Conclusion and limitations

An analysis of the Twitter feed suggests that there were substantial frictions faced in the access to and use of financial products. While K-means clustering is a straightforward approach to classifying tweets, more advanced approaches will allow for separating grievances from "opinions", improving the precision of these estimates. Twitter information, though helpful as a "leading indicator", may only be representative if the only difference between different sub-groups of the Indian population is channels and language of communication. However, this may not be necessarily true -- especially for the previously unbanked population. Therefore we need a far more systematic measurement of grievance incidence ever to be able to solve them. Twitter, however, can complement this systematic measurement infrastructure with a timely indication of pressure points in the retail financial infrastructure.

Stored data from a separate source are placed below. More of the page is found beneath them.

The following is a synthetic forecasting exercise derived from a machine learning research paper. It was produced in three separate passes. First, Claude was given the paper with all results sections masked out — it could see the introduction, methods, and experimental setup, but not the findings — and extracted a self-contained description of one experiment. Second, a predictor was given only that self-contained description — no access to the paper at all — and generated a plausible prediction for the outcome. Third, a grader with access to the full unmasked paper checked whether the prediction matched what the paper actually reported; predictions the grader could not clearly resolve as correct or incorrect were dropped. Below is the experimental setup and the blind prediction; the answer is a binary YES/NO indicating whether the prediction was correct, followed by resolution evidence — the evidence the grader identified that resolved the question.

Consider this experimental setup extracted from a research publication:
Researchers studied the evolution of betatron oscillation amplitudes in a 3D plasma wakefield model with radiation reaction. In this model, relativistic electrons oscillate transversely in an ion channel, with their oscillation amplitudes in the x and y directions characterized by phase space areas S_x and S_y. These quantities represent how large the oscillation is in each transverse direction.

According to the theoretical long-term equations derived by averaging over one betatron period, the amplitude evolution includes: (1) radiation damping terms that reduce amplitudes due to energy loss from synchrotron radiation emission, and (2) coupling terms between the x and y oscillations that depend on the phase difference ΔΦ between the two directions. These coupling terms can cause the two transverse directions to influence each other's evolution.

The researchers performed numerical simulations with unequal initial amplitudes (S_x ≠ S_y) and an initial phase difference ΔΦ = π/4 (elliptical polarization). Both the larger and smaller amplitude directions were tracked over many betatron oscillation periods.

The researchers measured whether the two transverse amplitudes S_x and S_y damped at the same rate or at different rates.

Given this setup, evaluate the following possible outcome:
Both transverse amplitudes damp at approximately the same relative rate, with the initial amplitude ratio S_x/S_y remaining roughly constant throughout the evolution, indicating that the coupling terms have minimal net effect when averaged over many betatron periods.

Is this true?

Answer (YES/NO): NO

India has made significant strides on financial inclusion. However, our progress on building systems of grievance redress is limited. Universal financial inclusion will generate more number of frictions, especially for households that have either never used formal finance or have limited dependence on it. One such example would be that of migrants, daily wage earners and other informal sector workers who are dependant on cash withdrawals and are facing problems with new payment systems such as Aadhar enabled Payment System (AePS) transactions. The grievance landscape is certainly more complex than what Twitter may capture. Frictions faced by households may be as simple as money getting stuck in an ATM, as complex as being mis-sold an insurance policy, or as devastating as stolen bank deposits. If there is no recourse to solving these problems, then not only is there a welfare loss to the individual concerned, but also damage to the larger trust in the system. Sustained universal financial inclusion, therefore, requires investments in systems of grievance redress.


Kusan Biswas, Renuka Sane, and Mithila A. Sarah are researchers at NIPFP. Vimal Balasubramaniam is a researcher at Queen Mary University of London. We thank Hemen Sampat for useful comments.